Casi al comienzo de Pozos de ambición, en esa pequeña y aparentemente inofensiva escena en la que se presenta al personaje de Eli, ese joven que precipitará los acontecimientos del relato, puede adivinarse la lucidez de Anderson como narrador mejor que en ningún otro plano de la película.
En una planificación absolutamente única, la cámara se acerca a Eli cuando aparece, pivota sobre Daniel Plainview, y vuelve a detenerse sobre Eli cuando se sienta, completando un trayecto del todo simétrico.
Pero esa primera confrontación entre Daniel y Eli, esas primeras miradas, ese primer momento, está tomado a enorme distancia, como si los hechos se contemplasen desde el pasado, como si ya hubiesen ocurrido, o como si no tuviesen importancia. Se trata también de un lúcido descenso a los infiernos, con un simple movimiento de cámara.

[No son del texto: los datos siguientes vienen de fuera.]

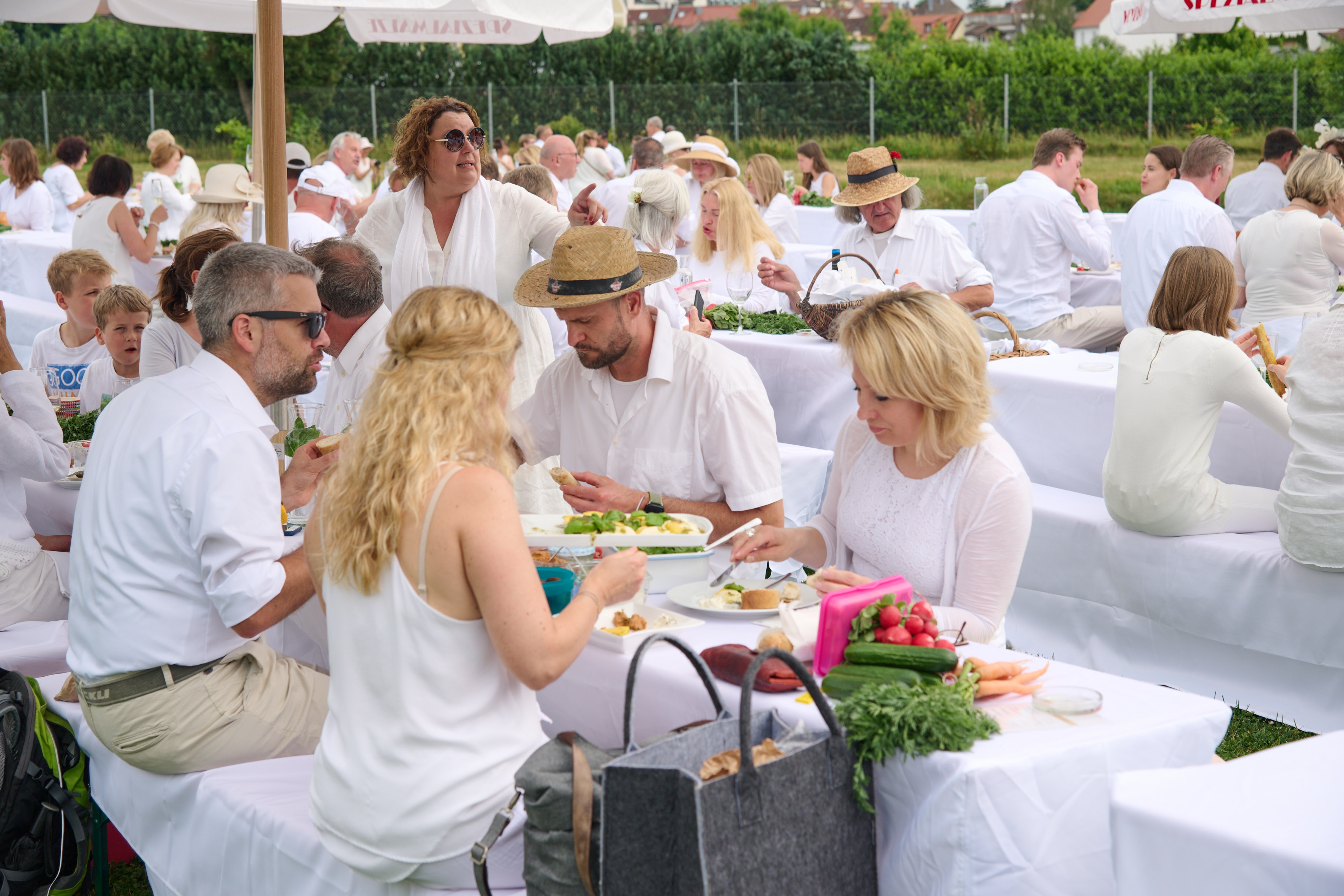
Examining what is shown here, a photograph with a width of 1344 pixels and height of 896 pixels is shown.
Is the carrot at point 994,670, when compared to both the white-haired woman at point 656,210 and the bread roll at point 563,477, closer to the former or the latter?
the bread roll at point 563,477

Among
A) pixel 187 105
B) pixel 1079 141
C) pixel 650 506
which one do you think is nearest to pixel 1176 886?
pixel 650 506

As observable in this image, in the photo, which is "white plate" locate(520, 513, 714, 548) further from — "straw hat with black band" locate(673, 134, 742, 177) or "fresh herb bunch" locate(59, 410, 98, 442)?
"straw hat with black band" locate(673, 134, 742, 177)

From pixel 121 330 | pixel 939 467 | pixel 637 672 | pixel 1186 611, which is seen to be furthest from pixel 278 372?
pixel 1186 611

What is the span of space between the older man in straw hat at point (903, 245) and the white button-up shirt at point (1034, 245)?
1.00 metres

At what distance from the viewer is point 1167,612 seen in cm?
417

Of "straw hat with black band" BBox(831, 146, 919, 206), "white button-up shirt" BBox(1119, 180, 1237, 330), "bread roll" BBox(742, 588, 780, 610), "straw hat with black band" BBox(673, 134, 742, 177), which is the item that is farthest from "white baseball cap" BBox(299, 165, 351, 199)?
"bread roll" BBox(742, 588, 780, 610)

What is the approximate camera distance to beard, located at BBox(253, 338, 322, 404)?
275 centimetres

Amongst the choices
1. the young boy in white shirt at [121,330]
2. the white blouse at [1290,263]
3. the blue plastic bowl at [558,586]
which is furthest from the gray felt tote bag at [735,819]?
the white blouse at [1290,263]

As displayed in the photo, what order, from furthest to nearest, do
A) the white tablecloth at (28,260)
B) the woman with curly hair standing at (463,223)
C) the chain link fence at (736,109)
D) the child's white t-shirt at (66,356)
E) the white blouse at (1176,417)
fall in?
the chain link fence at (736,109) → the white tablecloth at (28,260) → the child's white t-shirt at (66,356) → the woman with curly hair standing at (463,223) → the white blouse at (1176,417)

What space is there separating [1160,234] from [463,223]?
454 cm

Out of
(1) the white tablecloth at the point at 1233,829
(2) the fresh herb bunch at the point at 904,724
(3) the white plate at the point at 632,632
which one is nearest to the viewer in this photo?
(1) the white tablecloth at the point at 1233,829

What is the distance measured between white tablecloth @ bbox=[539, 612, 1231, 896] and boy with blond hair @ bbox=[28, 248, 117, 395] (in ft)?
15.0

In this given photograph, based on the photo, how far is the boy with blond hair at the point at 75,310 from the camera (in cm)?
561

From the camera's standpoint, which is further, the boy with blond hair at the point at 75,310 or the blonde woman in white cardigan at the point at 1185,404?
the boy with blond hair at the point at 75,310
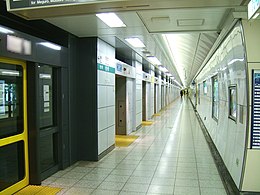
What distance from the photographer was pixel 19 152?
4.14 meters

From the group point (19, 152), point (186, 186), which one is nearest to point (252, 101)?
point (186, 186)

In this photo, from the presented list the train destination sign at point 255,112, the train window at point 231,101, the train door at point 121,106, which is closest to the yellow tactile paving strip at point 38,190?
the train destination sign at point 255,112

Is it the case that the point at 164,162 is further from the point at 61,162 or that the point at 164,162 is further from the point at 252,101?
the point at 252,101

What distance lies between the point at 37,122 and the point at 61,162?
1.22 metres

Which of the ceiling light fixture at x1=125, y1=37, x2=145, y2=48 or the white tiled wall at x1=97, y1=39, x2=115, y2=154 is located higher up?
the ceiling light fixture at x1=125, y1=37, x2=145, y2=48

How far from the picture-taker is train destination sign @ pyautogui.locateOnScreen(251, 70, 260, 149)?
333 centimetres

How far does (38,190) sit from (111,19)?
9.90 ft

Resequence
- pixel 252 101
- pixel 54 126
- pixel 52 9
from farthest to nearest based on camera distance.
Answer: pixel 54 126 → pixel 252 101 → pixel 52 9

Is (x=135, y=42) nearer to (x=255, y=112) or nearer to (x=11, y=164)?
(x=255, y=112)

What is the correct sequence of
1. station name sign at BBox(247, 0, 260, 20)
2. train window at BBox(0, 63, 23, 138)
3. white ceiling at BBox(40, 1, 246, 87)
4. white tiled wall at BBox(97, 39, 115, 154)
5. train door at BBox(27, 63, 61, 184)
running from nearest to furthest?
station name sign at BBox(247, 0, 260, 20) → train window at BBox(0, 63, 23, 138) → white ceiling at BBox(40, 1, 246, 87) → train door at BBox(27, 63, 61, 184) → white tiled wall at BBox(97, 39, 115, 154)

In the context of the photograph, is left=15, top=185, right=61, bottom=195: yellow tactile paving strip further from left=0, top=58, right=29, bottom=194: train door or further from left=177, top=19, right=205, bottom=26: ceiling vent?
left=177, top=19, right=205, bottom=26: ceiling vent

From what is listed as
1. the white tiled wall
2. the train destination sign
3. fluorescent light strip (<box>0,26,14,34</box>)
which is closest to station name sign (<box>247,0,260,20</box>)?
the train destination sign

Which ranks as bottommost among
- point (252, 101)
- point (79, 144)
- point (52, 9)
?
point (79, 144)

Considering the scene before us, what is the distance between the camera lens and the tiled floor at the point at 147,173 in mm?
4086
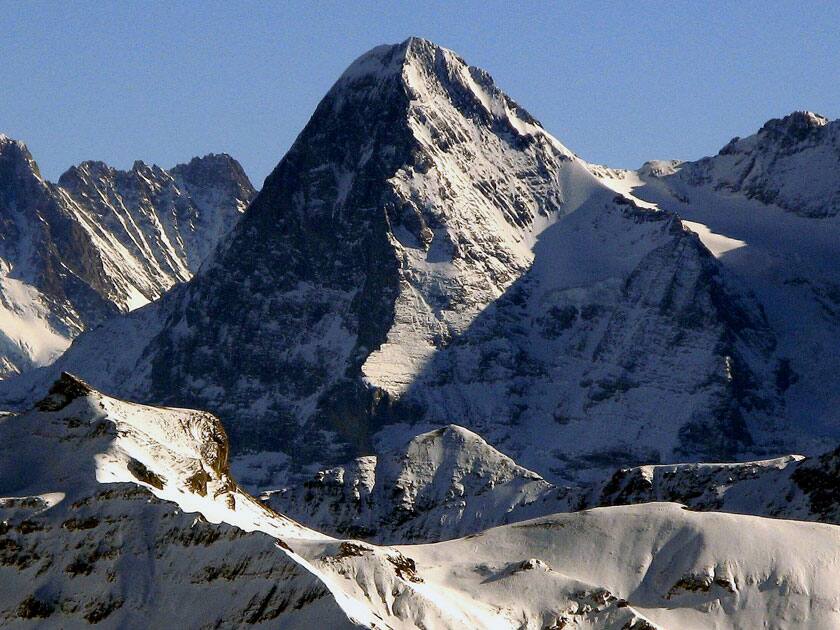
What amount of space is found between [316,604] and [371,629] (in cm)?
436

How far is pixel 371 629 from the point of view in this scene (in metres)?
199

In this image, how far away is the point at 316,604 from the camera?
655 ft
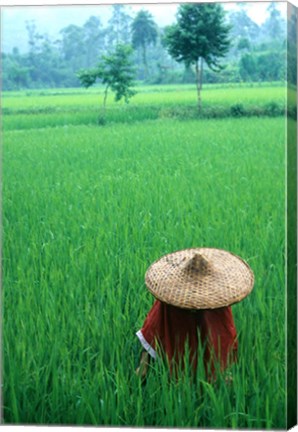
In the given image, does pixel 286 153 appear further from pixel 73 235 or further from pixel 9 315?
pixel 9 315

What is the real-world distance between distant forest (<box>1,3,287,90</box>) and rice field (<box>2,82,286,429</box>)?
11cm

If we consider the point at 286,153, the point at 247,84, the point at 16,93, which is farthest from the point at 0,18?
the point at 286,153

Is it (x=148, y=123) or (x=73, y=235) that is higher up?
(x=148, y=123)

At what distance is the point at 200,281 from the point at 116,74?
1044 millimetres

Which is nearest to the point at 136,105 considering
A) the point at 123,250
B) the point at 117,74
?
the point at 117,74

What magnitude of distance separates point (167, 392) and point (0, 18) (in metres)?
1.78

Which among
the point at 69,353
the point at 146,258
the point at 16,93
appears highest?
the point at 16,93

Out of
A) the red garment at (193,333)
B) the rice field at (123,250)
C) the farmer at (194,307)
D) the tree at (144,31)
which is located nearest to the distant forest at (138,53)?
the tree at (144,31)

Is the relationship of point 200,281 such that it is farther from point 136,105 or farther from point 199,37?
point 199,37

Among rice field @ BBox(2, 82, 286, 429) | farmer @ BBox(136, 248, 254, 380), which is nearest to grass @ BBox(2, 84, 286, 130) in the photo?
rice field @ BBox(2, 82, 286, 429)

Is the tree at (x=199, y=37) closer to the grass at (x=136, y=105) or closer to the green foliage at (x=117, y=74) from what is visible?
the grass at (x=136, y=105)

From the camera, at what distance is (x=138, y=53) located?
3.63m

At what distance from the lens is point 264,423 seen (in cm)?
336

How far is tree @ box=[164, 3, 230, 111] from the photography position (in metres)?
3.54
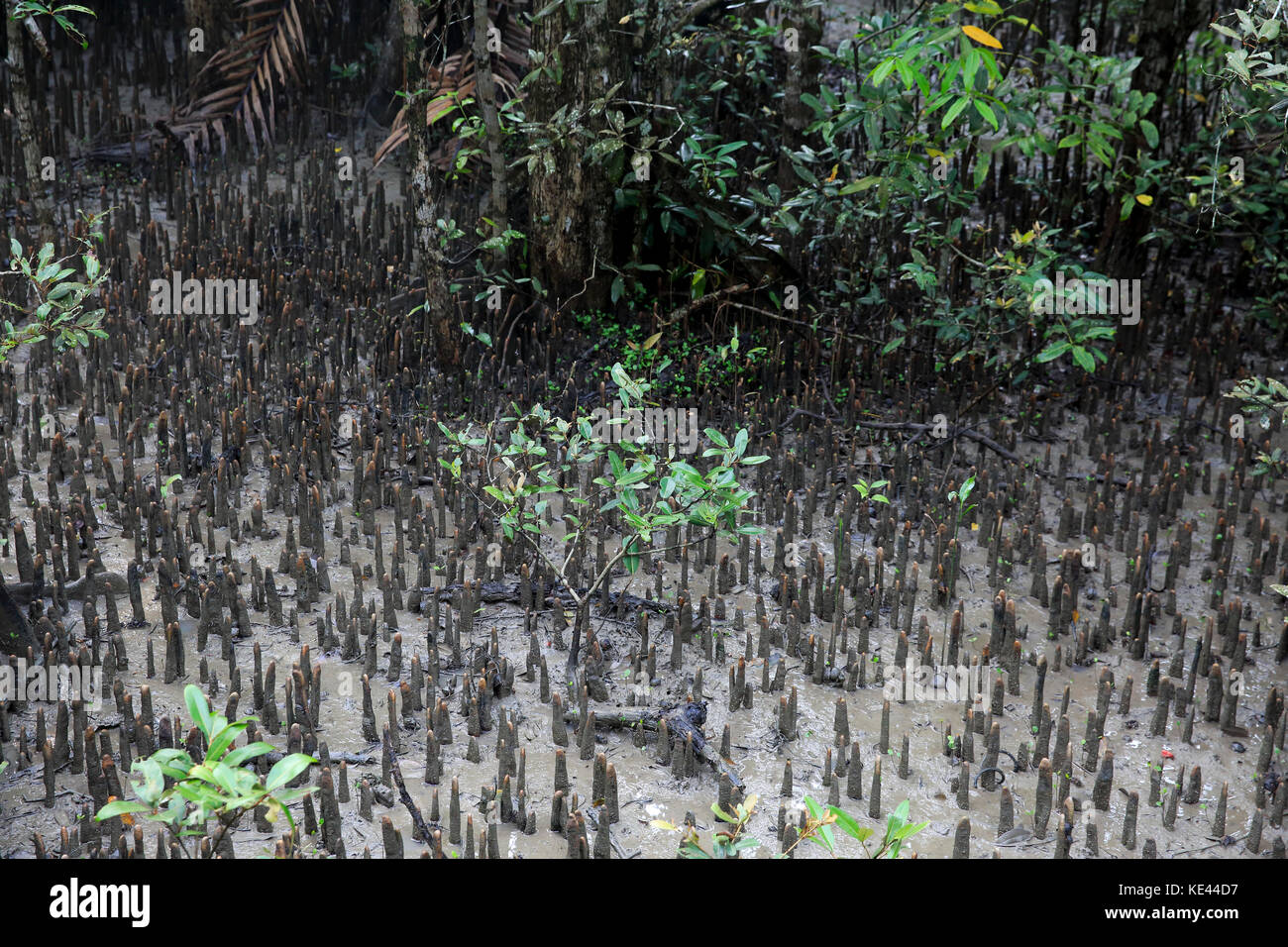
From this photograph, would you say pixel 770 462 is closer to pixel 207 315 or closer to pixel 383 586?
pixel 383 586

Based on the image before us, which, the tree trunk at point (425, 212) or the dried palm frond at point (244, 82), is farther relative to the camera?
the dried palm frond at point (244, 82)

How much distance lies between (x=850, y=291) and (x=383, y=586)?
3.48 meters

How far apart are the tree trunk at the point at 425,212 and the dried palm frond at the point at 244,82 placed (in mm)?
2937

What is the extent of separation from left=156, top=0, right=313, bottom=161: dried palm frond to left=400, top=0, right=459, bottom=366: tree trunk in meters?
2.94

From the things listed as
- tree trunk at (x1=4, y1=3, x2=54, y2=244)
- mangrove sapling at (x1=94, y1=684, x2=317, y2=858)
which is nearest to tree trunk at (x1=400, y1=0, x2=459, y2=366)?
tree trunk at (x1=4, y1=3, x2=54, y2=244)

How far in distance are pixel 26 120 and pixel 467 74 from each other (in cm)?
262

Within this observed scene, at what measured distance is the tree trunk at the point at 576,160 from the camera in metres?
6.32

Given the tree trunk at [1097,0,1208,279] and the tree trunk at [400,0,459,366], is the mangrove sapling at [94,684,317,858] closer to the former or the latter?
the tree trunk at [400,0,459,366]

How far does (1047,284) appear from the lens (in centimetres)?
550

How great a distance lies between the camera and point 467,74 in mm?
7582

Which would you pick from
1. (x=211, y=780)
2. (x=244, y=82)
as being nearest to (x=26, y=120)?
(x=244, y=82)

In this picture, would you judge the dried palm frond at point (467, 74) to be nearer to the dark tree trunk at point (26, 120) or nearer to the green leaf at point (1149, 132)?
the dark tree trunk at point (26, 120)

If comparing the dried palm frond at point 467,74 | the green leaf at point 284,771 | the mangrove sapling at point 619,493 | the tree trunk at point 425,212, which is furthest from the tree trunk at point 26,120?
the green leaf at point 284,771

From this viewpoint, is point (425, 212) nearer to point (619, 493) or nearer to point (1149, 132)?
point (619, 493)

La planificación asombrosa de Anderson se extiende desde esta escena al resto de la película, consagrando al film como un sendero de constantes descubrimientos, con el espíritu formal de Orson Welles, pero también con la mirada épica de David Lean.
Por eso Pozos de ambición es Ciudadano Kane, pero también es Lawrence de Arabia, porque es la construcción de la historia de un solo hombre, pero también es la historia de su travesía épica. Porque es la historia de descubrir al hombre, pero también la de descubrirse a sí mismo a través de esa misma historia, de descubrir quién eres a partir de lo que has vivido, de lo que has sido.
Por eso Pozos de ambición es tan importante. Porque supone la comunión con el pasado, la culminación del cine presente y una promesa de futuro: la de convertirse en una película inmortal como ya lo fueron sus predecesoras.